● Records shown
>> BEGIN

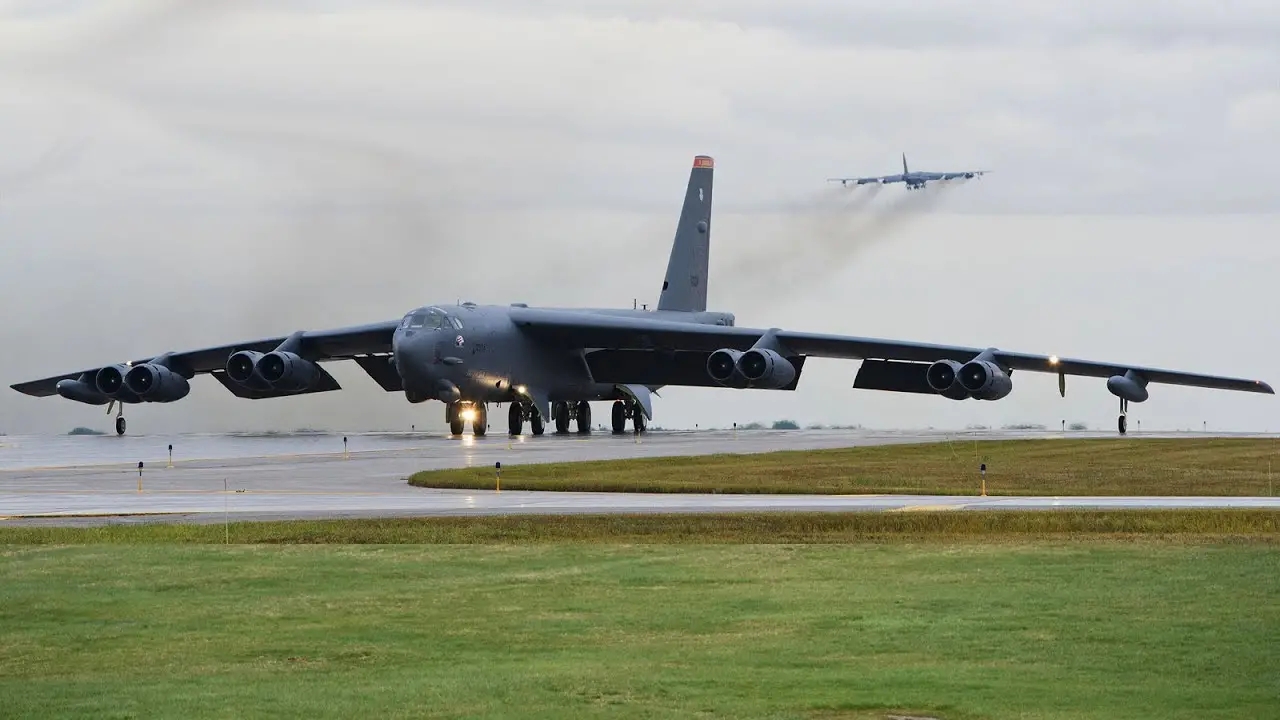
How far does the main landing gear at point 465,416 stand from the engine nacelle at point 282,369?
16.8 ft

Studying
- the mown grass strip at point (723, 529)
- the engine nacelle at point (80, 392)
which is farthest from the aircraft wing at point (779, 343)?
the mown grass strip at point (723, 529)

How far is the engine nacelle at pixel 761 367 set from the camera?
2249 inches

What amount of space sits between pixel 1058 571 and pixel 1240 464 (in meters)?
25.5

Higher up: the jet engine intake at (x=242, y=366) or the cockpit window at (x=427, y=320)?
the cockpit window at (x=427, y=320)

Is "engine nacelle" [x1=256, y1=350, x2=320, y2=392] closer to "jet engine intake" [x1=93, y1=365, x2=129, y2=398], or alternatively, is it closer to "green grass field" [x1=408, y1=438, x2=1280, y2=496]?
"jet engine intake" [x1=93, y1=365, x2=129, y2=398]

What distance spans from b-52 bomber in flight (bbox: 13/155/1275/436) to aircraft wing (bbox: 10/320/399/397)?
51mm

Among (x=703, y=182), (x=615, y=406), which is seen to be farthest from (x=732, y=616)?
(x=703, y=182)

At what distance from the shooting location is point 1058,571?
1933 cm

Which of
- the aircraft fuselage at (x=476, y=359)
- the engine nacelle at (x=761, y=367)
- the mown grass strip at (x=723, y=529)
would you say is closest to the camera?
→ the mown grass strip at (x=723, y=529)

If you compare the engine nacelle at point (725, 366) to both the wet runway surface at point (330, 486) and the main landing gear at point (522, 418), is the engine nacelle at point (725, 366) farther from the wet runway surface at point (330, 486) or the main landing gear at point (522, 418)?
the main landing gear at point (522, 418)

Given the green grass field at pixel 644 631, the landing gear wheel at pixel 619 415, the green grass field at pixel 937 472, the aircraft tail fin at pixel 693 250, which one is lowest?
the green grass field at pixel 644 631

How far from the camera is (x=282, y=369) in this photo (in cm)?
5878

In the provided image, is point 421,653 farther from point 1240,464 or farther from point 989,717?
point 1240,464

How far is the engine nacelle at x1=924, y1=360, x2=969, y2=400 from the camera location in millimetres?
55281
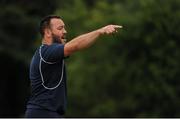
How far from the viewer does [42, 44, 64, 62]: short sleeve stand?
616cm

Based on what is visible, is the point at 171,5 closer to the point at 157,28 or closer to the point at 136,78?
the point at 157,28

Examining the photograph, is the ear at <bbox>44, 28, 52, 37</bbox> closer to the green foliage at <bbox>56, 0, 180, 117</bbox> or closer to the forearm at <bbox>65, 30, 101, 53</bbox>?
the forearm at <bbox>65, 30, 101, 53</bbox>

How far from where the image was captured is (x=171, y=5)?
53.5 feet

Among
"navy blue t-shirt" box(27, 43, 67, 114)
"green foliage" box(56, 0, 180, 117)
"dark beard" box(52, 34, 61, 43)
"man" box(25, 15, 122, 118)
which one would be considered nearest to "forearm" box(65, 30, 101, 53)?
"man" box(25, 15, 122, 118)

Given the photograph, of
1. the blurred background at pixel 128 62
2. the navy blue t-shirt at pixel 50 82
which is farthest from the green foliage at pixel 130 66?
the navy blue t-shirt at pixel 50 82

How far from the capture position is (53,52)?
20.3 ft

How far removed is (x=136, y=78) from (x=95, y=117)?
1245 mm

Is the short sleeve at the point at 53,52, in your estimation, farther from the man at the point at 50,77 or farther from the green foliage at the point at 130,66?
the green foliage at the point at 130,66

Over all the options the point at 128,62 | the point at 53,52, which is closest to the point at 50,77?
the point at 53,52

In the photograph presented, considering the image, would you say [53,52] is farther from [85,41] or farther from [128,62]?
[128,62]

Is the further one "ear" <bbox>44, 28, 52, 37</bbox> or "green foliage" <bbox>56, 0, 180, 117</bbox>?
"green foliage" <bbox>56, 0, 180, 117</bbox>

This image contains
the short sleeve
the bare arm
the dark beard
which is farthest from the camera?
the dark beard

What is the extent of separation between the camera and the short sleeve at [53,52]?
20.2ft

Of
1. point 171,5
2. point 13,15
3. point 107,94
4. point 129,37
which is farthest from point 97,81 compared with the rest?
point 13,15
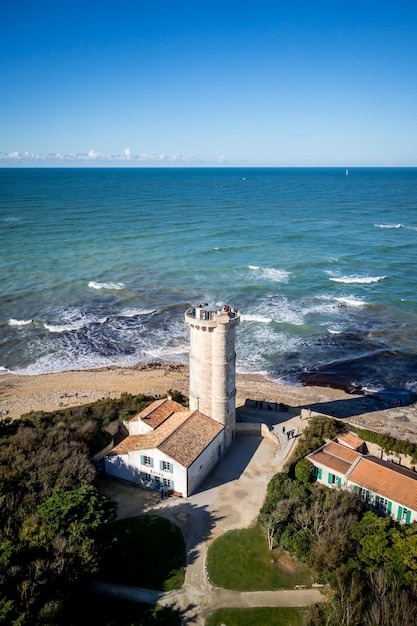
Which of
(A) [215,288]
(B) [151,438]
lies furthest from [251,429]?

>> END

● The task
Can you repeat the records word for word, beginning at the line that contains "What is the" and continuing through the last of the records, with that line included and the pictures left out?

● Task solution
What is the extent of separation between the camera and the short sleeve at [53,52]?
20.2ft

Of
1. point 171,5
2. point 13,15
3. point 107,94
4. point 129,37
which is farthest from point 97,81 compared with the rest?
point 13,15
Which of
(A) [215,288]
(B) [151,438]
lies furthest from [251,429]?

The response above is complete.